ACTION ITEM:
Only certain lines below are wanted: those starting at the line containing "Tanzania, site H09, 2013-07-05" and ending at the line containing "category: zebraplains", both included, each retyped exactly.

(Collected data)

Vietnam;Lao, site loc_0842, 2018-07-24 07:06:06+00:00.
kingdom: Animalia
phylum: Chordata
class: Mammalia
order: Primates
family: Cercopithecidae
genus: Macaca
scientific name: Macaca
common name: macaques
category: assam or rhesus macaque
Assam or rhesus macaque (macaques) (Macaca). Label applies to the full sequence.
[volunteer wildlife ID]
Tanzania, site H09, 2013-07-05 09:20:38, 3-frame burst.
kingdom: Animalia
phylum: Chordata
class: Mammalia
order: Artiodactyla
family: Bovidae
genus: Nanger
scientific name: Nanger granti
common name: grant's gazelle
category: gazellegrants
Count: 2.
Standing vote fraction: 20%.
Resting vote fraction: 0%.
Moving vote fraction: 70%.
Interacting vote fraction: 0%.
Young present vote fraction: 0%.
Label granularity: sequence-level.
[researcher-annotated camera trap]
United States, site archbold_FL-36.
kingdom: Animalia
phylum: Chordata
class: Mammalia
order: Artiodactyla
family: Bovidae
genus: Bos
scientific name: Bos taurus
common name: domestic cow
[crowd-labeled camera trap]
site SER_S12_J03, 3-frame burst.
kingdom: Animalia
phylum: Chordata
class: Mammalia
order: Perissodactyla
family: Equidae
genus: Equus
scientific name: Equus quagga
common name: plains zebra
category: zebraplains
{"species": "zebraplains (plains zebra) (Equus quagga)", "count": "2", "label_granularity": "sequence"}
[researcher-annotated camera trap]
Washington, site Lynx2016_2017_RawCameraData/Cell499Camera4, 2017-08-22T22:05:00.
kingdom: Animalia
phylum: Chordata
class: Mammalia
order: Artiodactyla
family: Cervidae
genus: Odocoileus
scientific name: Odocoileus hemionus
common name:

FINISHED EXERCISE:
Tanzania, site H09, 2013-07-05 09:20:38, 3-frame burst.
kingdom: Animalia
phylum: Chordata
class: Mammalia
order: Artiodactyla
family: Bovidae
genus: Nanger
scientific name: Nanger granti
common name: grant's gazelle
category: gazellegrants
Count: 2.
Standing vote fraction: 20%.
Resting vote fraction: 0%.
Moving vote fraction: 70%.
Interacting vote fraction: 0%.
Young present vote fraction: 0%.
Label granularity: sequence-level.
[researcher-annotated camera trap]
United States, site archbold_FL-36.
kingdom: Animalia
phylum: Chordata
class: Mammalia
order: Artiodactyla
family: Bovidae
genus: Bos
scientific name: Bos taurus
common name: domestic cow
[crowd-labeled camera trap]
site SER_S12_J03, 3-frame burst.
kingdom: Animalia
phylum: Chordata
class: Mammalia
order: Perissodactyla
family: Equidae
genus: Equus
scientific name: Equus quagga
common name: plains zebra
category: zebraplains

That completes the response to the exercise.